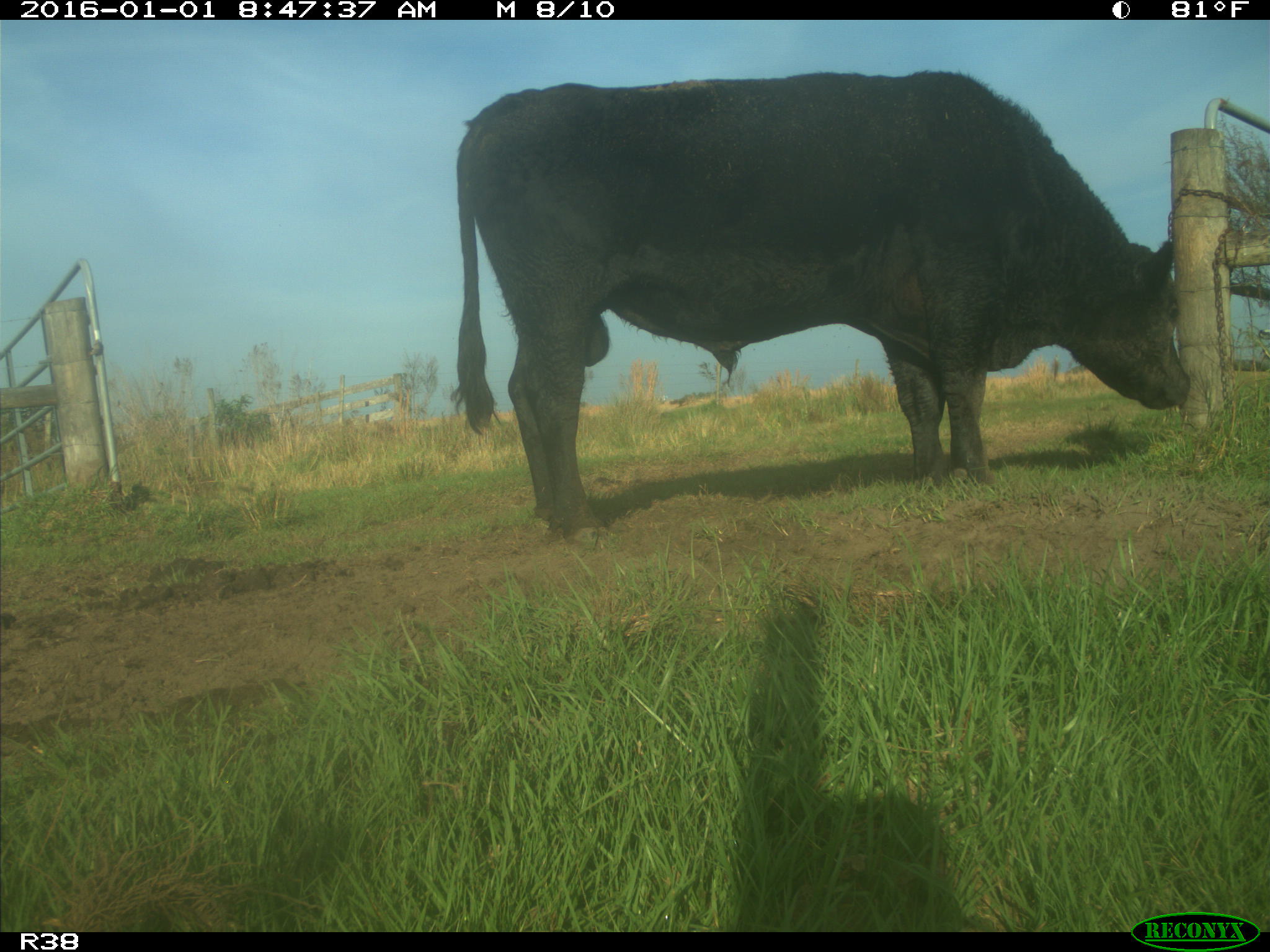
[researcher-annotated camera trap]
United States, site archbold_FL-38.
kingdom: Animalia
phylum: Chordata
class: Mammalia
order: Artiodactyla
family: Bovidae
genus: Bos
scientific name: Bos taurus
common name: domestic cow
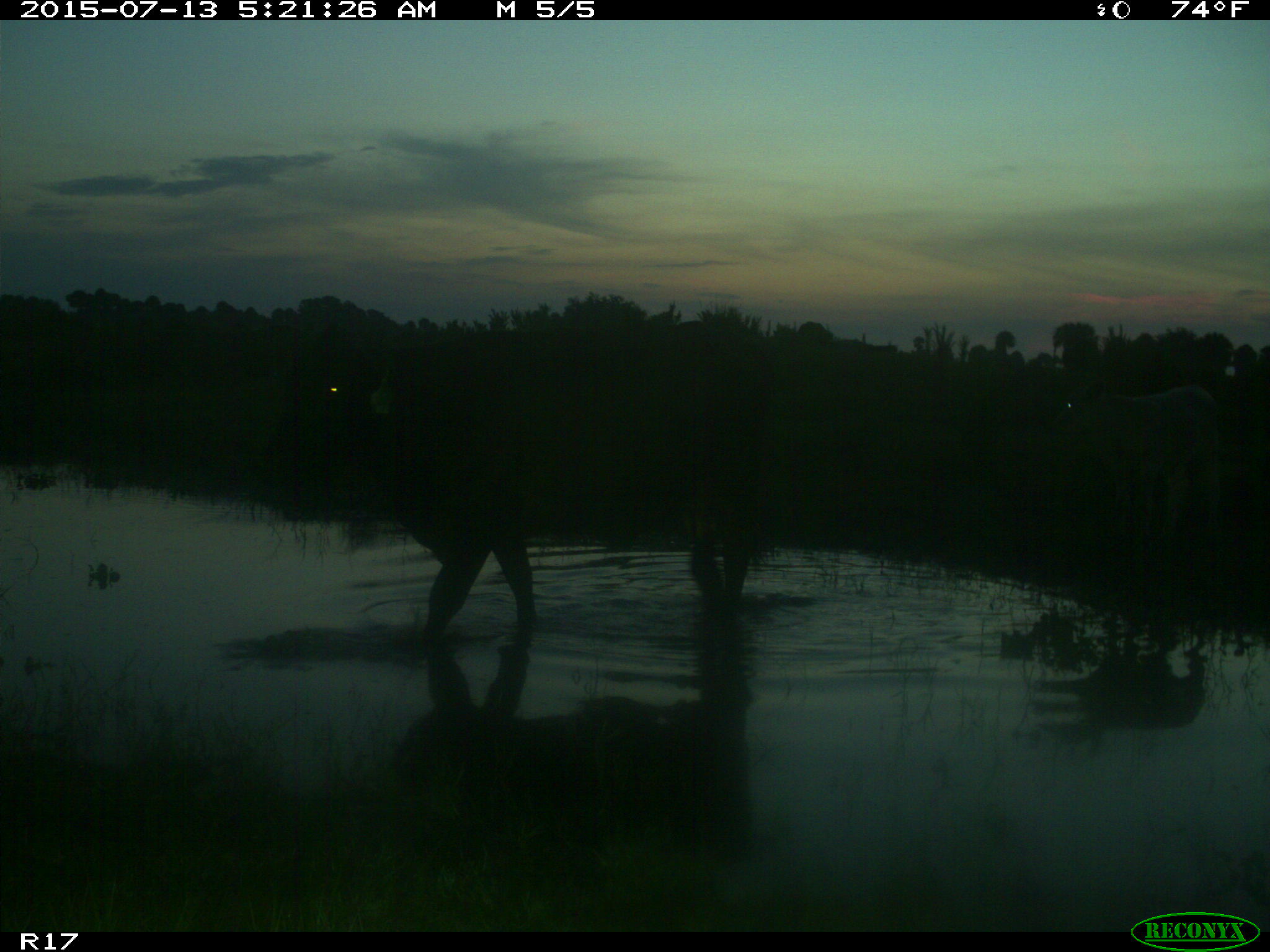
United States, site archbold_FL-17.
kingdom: Animalia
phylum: Chordata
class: Mammalia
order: Artiodactyla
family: Bovidae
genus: Bos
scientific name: Bos taurus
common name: domestic cow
===
## The problem
Write out the material above once more, word for word. Images stay out.

## Answer space
[researcher-annotated camera trap]
United States, site archbold_FL-38.
kingdom: Animalia
phylum: Chordata
class: Mammalia
order: Artiodactyla
family: Bovidae
genus: Bos
scientific name: Bos taurus
common name: domestic cow
United States, site archbold_FL-17.
kingdom: Animalia
phylum: Chordata
class: Mammalia
order: Artiodactyla
family: Bovidae
genus: Bos
scientific name: Bos taurus
common name: domestic cow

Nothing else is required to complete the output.